En mai 1968, un slogan à la mode était: «Il est interdit d'interdire». Près d'un demi-siècle plus tard, l'idée revient, mais inversée et sous forme de question: «Est-il permis d'interdire?» C'est ce qu'on se demande en France, une semaine après l'entrée en vigueur de la loi du 11 octobre 2010 «interdisant la dissimulation du visage dans l'espace public».

En mai 1968, un slogan à la mode était: «Il est interdit d'interdire». Près d'un demi-siècle plus tard, l'idée revient, mais inversée et sous forme de question: «Est-il permis d'interdire?» C'est ce qu'on se demande en France, une semaine après l'entrée en vigueur de la loi du 11 octobre 2010 «interdisant la dissimulation du visage dans l'espace public».

Dit plus crûment: la loi prohibant la burqa et le niqab.

Depuis lundi dernier, la police a donc bel et bien interpellé des femmes voilées. Et l'événement le plus probant, qui s'est déroulé sur le majestueux fond de décor constitué par la cathédrale Notre-Dame, a évidemment été un stunt médiatique: devant les télés et agences de presse du monde entier enrôlées par Kenza Drider, la «madame Niqab» française, celle-ci s'est rendue aux forces de l'ordre.

Splendide image.

* * *

La France est le premier pays occidental à interdire le voile intégral dans l'espace public (la Belgique a un projet en ce sens, actuellement coincé dans un dédale politico-juridique).

Il s'agit d'une loi forte dans sa substance, mais à peu près inapplicable dans la réalité. «La France est spécialiste de cette monstruosité politico-juridique: la loi non appliquée ou peu appliquée», écrit Le Monde. Même les syndicats de policiers rechignent. Mais surtout, le débat enclenché autour de la loi, appelé à durer, s'ingénie à faire des ronds autour d'un problème qui soumet à la torture toutes les rectitudes politiques.

Le voile intégral? Exigence d'un dieu et expression libre de la femme soumise, tonnent toutes les Kenza Drider de l'Hexagone, que ne rebutent ni le faux ni la contradiction et dont la plupart sont nées en France - y compris les nombreuses Gauloises pur jus autoconverties après 2001.

La loi du 11 octobre? Complot islamophobe et sarkozyen, accuse une gauche devenue virtuose du déguerpissement queue-entre-les-jambes devant les difficultés du réel.

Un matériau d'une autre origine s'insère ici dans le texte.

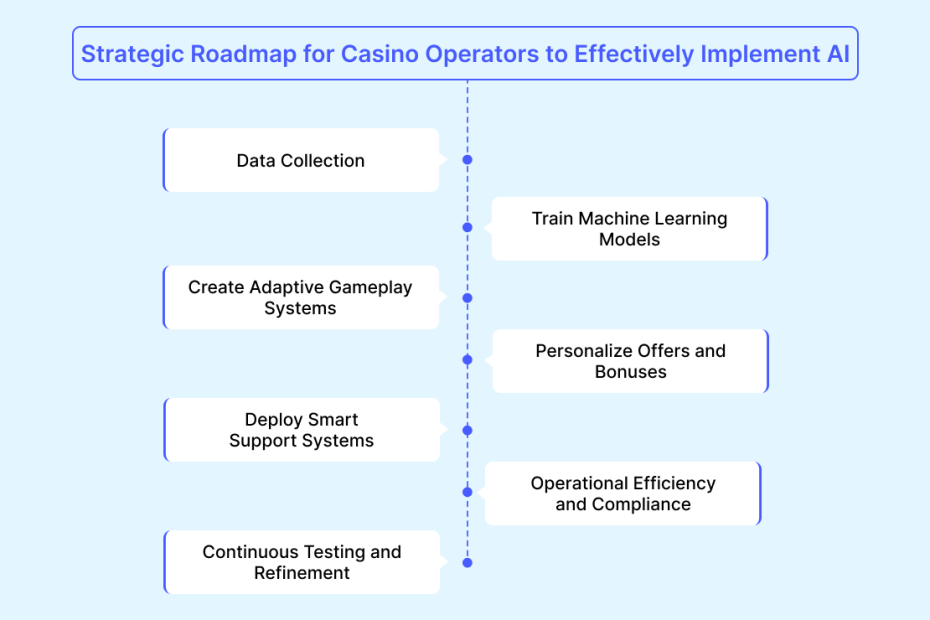 Strategic Roadmap for Casino Operators to Effectively Implement AI

Data Collection

Train Machine Learning Models

Create Adaptive Gameplay Systems

Personalize Offers and Bonuses

Deploy Smart Support Systems

Operational Efficiency and Compliance

Continuous Testing and Refinement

Les droits? Différents selon que l'on siège dans les cénacles paneuropéens (lesquels sont d'avis qu'il est interdit d'interdire); ou que l'on habite le 18e arrondissement de Paris et que, le vendredi, il faille enjamber la courtepointe de tapis de prière tissée dans la rue.

Or, la vérité brute au sujet du niqab et de la burqa, tout le monde la connaît: portés en Occident, ce sont des outils politiques. Au nom des cinq millions de musulmans vivant en France, des leaders autoproclamés cachent souvent très mal, en effet, des arrière-pensées ayant plus à voir avec le pouvoir temporel exercé au nom du Coran, qu'avec le Coran lui-même.

La loi française dorénavant activée ne sera peut-être qu'une autre tentative malhabile, voire ratée, de protéger les acquis égalitaristes et laïques d'une civilisation, la nôtre, devenue faible de ses forces.

En ce cas, il faudra une idée meilleure. Et applicable.